Zu bearbeitende Aufgaben ::
a - Tippen Sie aus dem Text zum Verbot der Facebook-Fanpage den Abschnitt von „BfDI verbietet den“ bis einschließlich „Facebook-Fanpage der Bundesregierung.“ wortgetreu ab.
b - Beantworten Sie anhand des Textes zum Verbot der Facebook-Fanpage die folgenden Fragen:
(i) Welcher Stelle untersagt der Bundesdatenschutzbeauftragte das Betreiben einer Facebook-Fanpage?
(ii) Aus welchem Jahr stammt das EuGH-Urteil, nach dem öffentliche Stellen gemeinsam mit Meta als Verantwortliche einzustufen sind?
(iii) Welches Datum trägt das „Schrems II“-Urteil des EuGHs?
c - Setzen Sie den Text zum Verbot der Facebook-Fanpage im Anschluss an seinen letzten Satz fort.

Vorgegebener Text ::
※

BfDI verbietet den Betrieb der Facebook-Fanpage

Der Bundesdatenschutzbeauftragte Ulrich Kelber schreitet erneut zur Tat und untersagt dem Presse- und Informationsamt der Bundesregierung (BPA) das Betreiben einer Facebook-Fanpage der Bundesregierung.

Betrieb von Facebook-Fanpages zurzeit nicht datenschutzkonform möglich

Datenschützer mahnen schon sehr lange die fehlende Vereinbarkeit von Facebook-Fanpages mit dem Datenschutz an – und zwar aus folgenden Gründen:

Verstöße gegen die DSGVO

Das grundlegende Problem besteht schon darin, dass beim Aufruf einer Internetseite, die mit einem Like- oder Share-Button von Facebook ausgestattet ist oder die über eine eingebettete Facebook-Fanpage verfügt, auf dem Computer des Nutzers ein Cookie abgelegt wird, der sein gesamtes Surfverhalten durch das Internet verfolgt – unabhängig davon, ob der Nutzer einen Facebook-Account hat oder nicht. Das bedeutet, grundsätzlich erfolgt eine Verarbeitung personenbezogener Daten ohne Kenntnis der Nutzer bzw. ohne Einwilligung oder einer anderen Rechtsgrundlage, sodass bereits aus diesen Gründen keine DSGVO-Konformität gegeben ist.

EuGH-Urteil zur „Gemeinsamen Verantwortlichkeit“ bei Facebook

Zudem betonte der EuGH in einem Urteil aus dem Jahre 2018 bereits, dass die Hürden für eine datenschutzkonforme Facebook-Nutzung für öffentliche Stellen hoch sind, da sie gemeinsam mit (nunmehr) Meta datenschutzrechtlich als Verantwortliche einzustufen sind.

Mit Stellungnahme der Datenschutzkonferenz (DSK) zu dem Urteil erklärte diese dann auch, „die Zeit der Verantwortungslosigkeit“ sei vorbei und das Urteil bedeute dringenden Handlungsbedarf für die Betreiber von Fanpages. Allerdings stellte sie auch klar, dass die Probleme nur dann überwunden werden könnten, wenn Meta selbst an der Lösung mitwirken würde und ein DSGVO-konformes Produkt anbieten würde.

Zusammen mit dem sog. „Schrems II“-Urteil des EuGHs vom 16.07.2020, seit dem u. a. ein angemessenes Datenschutzniveau in den USA eindeutig zu verneinen ist, ergibt sich das Bild, dass der Betrieb von Facebook-Fanpages datenschutzrechtlich mehr als schwierig bis unmöglich ist.

※

Bereitgestellte Daten ::
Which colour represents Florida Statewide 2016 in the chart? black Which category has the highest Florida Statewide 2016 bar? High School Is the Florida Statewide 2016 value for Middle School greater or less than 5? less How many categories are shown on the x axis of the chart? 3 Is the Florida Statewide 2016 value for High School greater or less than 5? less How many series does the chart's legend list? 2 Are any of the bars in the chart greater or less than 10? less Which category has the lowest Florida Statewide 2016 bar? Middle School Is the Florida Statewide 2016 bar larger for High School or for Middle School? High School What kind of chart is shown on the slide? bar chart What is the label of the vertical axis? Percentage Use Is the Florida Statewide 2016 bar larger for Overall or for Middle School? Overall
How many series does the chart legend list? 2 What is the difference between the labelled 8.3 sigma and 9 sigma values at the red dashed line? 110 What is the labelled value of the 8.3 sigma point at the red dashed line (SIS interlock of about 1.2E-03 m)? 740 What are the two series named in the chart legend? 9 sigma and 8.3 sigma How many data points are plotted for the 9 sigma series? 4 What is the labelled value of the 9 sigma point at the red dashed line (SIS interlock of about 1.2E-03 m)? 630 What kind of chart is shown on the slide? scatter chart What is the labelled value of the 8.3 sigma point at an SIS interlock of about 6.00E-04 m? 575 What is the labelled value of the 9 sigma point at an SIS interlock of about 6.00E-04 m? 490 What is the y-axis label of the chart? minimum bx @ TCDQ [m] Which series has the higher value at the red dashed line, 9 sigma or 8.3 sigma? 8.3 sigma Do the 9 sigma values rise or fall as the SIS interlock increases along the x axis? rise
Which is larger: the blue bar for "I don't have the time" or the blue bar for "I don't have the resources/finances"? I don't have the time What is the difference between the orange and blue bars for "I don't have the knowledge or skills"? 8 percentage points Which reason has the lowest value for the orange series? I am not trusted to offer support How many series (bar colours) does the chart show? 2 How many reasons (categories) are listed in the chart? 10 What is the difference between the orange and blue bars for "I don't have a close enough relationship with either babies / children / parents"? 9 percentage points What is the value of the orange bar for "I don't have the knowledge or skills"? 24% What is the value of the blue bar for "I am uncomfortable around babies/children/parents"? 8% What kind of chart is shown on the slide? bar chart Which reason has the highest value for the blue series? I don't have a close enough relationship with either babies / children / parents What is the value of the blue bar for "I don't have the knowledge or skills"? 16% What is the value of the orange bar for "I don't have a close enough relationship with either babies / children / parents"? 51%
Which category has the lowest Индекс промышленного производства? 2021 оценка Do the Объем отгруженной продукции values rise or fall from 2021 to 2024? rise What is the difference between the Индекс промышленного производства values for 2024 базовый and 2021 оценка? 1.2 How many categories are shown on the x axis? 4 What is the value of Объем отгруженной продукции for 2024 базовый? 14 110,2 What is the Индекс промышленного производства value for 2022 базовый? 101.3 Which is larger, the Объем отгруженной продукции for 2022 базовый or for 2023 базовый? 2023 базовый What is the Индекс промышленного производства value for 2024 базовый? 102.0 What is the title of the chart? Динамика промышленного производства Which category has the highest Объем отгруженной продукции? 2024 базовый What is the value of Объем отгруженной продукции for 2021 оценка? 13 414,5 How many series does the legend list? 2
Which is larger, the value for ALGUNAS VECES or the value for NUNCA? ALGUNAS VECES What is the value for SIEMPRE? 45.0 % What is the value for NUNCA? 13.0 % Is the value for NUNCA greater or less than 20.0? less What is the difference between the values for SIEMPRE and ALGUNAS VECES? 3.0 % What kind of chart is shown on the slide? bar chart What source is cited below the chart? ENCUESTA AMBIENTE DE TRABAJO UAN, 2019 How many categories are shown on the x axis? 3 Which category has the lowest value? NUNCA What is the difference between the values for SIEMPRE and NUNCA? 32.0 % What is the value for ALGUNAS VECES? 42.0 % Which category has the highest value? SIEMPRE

※

Lösungsteil ::
a -
BfDI verbietet den Betrieb der Facebook-Fanpage

Der Bundesdatenschutzbeauftragte Ulrich Kelber schreitet erneut zur Tat und untersagt dem Presse- und Informationsamt der Bundesregierung (BPA) das Betreiben einer Facebook-Fanpage der Bundesregierung.

b -
(i) Dem Presse- und Informationsamt der Bundesregierung (BPA)
(ii) 2018
(iii) 16.07.2020

c -
Facebook-Fanpage der Bundesregierung

Das Bundespresseamt (BPA) betreibt eine Facebook-Fanpage der Bundesregierung. Nach Ansicht des Bundesbeauftragten für den Datenschutz und die Informationsfreiheit (BfDI), gestützt auch durch das Kurzgutachten der DSK zur datenschutzrechtlichen Konformität des Betriebs von Facebook-Fanpages vom 18. März 2022 ist ein datenschutzkonformer Betrieb von Fanpages nicht möglich. Auch eine zwischenzeitliche Änderung der Datenschutzrichtlinie, der Nutzungsbedingungen und des Cookie-Banners änderte nichts an dem Ergebnis des Kurzgutachtens, welches am 10. November 2022 aktualisiert wurde.

Der BfDI hat am 20. Mai 2019 und 16. Juni 2021 Rundschreiben an öffentliche Stellen versandt und auf diesen Umstand hingewiesen. Nachdem auch hiernach das BPA den Betrieb der Fanpage nicht unterließ, hat der BfDI die Behörde im Juni 2022 förmlich zu der Frage angehört. Nach Angaben des BfDI hat das BPA die Aufsichtsbehörde allerdings auch im Rahmen der Anhörung nicht von einem datenschutzkonformen Betrieb der Fanpage überzeugen können. Der Datenschutzbeauftragte erließ unter dem 17. Februar 2023 einen Bescheid gegen das BPA.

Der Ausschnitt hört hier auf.